## WHAT THE TASK REQUIRES
Please restate the material below word for word, from the first line through the one that contains "scientific name: Alces alces", inclusive.

## RECORDS FOR PROCESSING
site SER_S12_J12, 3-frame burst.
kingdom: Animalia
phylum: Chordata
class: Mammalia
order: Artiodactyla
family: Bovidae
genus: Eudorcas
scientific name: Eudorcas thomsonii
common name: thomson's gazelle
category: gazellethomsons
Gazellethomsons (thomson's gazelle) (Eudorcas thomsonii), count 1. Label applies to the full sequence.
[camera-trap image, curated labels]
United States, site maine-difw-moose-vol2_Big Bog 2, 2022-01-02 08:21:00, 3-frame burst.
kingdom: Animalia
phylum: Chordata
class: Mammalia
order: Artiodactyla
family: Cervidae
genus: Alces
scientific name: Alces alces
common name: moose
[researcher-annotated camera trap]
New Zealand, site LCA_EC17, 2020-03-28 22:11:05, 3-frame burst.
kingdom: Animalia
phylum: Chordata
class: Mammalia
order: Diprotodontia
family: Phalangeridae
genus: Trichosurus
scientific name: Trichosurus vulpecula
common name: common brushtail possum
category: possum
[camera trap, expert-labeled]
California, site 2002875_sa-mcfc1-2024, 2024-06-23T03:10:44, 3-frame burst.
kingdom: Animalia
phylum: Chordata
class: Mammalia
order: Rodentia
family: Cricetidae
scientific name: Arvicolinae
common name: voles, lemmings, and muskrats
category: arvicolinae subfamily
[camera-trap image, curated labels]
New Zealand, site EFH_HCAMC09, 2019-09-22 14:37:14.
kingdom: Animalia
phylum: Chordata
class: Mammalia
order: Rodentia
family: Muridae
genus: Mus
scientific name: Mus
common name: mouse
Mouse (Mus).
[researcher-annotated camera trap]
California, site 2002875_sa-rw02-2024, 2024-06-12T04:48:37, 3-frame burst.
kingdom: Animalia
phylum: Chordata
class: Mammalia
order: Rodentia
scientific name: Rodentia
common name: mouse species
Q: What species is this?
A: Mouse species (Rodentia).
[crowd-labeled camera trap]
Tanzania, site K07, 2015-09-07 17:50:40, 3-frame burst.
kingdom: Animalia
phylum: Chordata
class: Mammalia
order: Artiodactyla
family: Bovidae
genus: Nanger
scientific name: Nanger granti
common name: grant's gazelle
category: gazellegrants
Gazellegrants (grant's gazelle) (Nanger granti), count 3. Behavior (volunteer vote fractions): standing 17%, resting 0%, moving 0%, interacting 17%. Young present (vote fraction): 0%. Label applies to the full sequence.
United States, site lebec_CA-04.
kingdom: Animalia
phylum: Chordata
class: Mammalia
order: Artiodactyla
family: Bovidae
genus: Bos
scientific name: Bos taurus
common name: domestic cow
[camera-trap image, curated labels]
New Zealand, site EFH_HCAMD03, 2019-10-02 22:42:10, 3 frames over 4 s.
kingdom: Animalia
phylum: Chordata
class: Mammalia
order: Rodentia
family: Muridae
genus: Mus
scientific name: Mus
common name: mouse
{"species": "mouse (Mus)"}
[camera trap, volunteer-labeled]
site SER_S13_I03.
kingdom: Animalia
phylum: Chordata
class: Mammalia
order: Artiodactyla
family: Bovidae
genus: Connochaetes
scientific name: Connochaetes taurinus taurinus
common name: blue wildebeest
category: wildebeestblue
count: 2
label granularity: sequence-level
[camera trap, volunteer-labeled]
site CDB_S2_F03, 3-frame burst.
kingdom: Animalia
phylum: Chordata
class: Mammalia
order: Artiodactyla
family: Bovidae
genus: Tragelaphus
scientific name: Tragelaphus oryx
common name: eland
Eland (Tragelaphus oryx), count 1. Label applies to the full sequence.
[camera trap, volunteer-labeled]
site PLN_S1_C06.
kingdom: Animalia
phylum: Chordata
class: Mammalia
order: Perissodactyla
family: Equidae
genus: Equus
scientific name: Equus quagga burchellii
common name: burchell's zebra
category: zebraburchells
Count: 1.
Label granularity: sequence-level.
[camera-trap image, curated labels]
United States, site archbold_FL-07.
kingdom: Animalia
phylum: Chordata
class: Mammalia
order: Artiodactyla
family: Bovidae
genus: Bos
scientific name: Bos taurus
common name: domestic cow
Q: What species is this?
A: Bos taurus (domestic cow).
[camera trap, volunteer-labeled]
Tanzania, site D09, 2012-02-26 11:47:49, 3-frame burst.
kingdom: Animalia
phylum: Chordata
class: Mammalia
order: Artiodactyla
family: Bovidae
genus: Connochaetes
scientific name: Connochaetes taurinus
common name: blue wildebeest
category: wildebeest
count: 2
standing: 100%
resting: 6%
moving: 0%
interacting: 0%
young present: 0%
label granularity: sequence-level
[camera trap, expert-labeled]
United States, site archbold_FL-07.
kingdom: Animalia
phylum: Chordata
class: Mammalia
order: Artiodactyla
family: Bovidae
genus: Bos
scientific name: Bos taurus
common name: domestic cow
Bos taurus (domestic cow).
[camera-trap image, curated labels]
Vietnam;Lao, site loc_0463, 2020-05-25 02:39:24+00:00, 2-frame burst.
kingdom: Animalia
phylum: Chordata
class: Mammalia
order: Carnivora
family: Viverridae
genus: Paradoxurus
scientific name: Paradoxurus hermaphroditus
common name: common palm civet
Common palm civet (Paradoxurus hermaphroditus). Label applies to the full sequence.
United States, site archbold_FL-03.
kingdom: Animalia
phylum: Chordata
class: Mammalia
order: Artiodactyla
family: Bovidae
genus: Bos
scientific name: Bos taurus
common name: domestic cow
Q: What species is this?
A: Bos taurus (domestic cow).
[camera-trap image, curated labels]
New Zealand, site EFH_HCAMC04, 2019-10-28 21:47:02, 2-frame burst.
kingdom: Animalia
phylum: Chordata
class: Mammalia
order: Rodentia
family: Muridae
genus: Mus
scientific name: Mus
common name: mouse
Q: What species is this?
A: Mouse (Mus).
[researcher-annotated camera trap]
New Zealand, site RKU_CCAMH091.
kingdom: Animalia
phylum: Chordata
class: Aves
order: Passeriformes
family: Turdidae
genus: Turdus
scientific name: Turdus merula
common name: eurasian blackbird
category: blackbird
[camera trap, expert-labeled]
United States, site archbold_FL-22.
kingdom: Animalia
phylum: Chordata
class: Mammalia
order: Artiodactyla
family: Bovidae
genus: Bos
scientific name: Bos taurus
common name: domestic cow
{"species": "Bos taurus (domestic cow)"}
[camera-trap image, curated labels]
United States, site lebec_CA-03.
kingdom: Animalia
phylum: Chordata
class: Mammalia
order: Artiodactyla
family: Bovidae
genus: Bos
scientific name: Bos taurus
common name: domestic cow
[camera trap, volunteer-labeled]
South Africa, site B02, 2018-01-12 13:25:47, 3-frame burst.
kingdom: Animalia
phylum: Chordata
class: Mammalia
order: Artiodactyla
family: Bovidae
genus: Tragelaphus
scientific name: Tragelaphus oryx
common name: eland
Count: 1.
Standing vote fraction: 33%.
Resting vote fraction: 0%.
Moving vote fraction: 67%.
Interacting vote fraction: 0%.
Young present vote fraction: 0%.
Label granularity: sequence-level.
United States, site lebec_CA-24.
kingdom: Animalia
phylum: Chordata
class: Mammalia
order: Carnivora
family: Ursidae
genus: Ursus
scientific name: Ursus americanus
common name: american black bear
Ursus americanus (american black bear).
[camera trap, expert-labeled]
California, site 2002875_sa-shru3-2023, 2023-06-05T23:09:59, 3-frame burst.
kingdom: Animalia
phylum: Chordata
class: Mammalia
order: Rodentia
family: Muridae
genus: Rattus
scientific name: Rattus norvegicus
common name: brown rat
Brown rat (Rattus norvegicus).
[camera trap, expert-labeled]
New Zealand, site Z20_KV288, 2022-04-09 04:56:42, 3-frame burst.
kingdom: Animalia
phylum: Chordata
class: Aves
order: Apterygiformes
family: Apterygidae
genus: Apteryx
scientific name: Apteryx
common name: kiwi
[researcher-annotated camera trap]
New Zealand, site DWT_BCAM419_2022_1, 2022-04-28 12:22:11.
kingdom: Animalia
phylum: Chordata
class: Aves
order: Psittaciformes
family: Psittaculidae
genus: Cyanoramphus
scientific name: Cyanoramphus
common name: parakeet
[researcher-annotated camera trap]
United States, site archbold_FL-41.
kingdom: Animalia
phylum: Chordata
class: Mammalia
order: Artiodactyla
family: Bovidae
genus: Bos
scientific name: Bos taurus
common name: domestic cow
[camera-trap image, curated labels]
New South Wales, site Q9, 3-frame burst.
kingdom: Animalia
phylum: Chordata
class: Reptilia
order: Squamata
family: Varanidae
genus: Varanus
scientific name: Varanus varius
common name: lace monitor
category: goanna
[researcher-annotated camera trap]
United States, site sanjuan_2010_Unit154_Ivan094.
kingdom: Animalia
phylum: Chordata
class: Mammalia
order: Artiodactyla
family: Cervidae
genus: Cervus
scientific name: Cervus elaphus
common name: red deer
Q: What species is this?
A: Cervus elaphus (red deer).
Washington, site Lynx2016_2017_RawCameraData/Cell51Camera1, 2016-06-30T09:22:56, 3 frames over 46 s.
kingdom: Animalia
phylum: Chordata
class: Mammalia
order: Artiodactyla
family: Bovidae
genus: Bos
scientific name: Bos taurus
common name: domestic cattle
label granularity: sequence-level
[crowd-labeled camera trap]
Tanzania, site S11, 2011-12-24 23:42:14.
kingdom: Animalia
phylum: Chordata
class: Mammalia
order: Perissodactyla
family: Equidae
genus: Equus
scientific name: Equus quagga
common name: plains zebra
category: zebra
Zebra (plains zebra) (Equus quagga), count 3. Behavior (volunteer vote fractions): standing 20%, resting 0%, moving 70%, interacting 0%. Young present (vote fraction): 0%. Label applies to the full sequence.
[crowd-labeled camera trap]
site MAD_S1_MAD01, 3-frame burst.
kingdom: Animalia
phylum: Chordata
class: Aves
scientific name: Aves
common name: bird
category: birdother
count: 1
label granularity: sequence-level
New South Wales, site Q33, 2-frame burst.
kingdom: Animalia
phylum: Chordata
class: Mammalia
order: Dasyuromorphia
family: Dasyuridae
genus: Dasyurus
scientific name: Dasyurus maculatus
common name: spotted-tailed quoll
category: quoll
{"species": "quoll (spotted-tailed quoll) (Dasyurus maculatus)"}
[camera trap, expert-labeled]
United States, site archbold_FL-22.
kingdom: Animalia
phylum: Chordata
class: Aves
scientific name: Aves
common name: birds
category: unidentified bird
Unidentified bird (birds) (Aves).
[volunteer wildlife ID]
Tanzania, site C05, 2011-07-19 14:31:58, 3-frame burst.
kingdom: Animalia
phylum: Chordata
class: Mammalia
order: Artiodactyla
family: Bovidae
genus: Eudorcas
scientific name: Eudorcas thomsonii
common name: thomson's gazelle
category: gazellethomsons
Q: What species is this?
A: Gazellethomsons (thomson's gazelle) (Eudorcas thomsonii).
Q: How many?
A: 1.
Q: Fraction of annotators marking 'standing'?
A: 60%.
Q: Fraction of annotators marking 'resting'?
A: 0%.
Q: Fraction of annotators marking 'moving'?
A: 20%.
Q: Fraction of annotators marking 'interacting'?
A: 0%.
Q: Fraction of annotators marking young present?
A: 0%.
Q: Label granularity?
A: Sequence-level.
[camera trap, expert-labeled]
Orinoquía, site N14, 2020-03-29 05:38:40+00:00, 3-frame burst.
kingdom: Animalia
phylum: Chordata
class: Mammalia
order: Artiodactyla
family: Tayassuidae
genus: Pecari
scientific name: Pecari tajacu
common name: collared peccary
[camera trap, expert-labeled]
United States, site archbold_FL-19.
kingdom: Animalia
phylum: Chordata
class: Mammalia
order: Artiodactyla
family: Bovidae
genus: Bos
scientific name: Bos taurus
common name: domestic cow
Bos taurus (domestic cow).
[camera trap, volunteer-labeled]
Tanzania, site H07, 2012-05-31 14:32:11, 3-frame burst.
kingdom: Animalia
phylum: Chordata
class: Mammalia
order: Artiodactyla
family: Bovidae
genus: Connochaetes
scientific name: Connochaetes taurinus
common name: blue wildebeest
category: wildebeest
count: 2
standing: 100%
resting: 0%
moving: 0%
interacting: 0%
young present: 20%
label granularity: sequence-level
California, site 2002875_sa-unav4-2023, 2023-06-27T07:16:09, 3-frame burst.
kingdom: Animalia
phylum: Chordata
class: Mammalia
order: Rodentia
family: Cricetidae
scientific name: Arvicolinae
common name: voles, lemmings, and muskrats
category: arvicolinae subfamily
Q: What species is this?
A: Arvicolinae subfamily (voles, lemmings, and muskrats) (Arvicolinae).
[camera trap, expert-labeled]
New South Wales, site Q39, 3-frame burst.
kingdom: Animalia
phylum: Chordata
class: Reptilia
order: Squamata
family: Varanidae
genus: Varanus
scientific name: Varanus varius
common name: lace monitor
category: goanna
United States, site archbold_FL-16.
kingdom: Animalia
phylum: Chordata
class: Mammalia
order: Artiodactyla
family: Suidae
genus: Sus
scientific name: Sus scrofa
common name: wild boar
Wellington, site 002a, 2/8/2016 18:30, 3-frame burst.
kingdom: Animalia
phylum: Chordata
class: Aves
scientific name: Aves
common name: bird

## OUTPUT FOR THIS EXERCISE
site SER_S12_J12, 3-frame burst.
kingdom: Animalia
phylum: Chordata
class: Mammalia
order: Artiodactyla
family: Bovidae
genus: Eudorcas
scientific name: Eudorcas thomsonii
common name: thomson's gazelle
category: gazellethomsons
Gazellethomsons (thomson's gazelle) (Eudorcas thomsonii), count 1. Label applies to the full sequence.
[camera-trap image, curated labels]
United States, site maine-difw-moose-vol2_Big Bog 2, 2022-01-02 08:21:00, 3-frame burst.
kingdom: Animalia
phylum: Chordata
class: Mammalia
order: Artiodactyla
family: Cervidae
genus: Alces
scientific name: Alces alces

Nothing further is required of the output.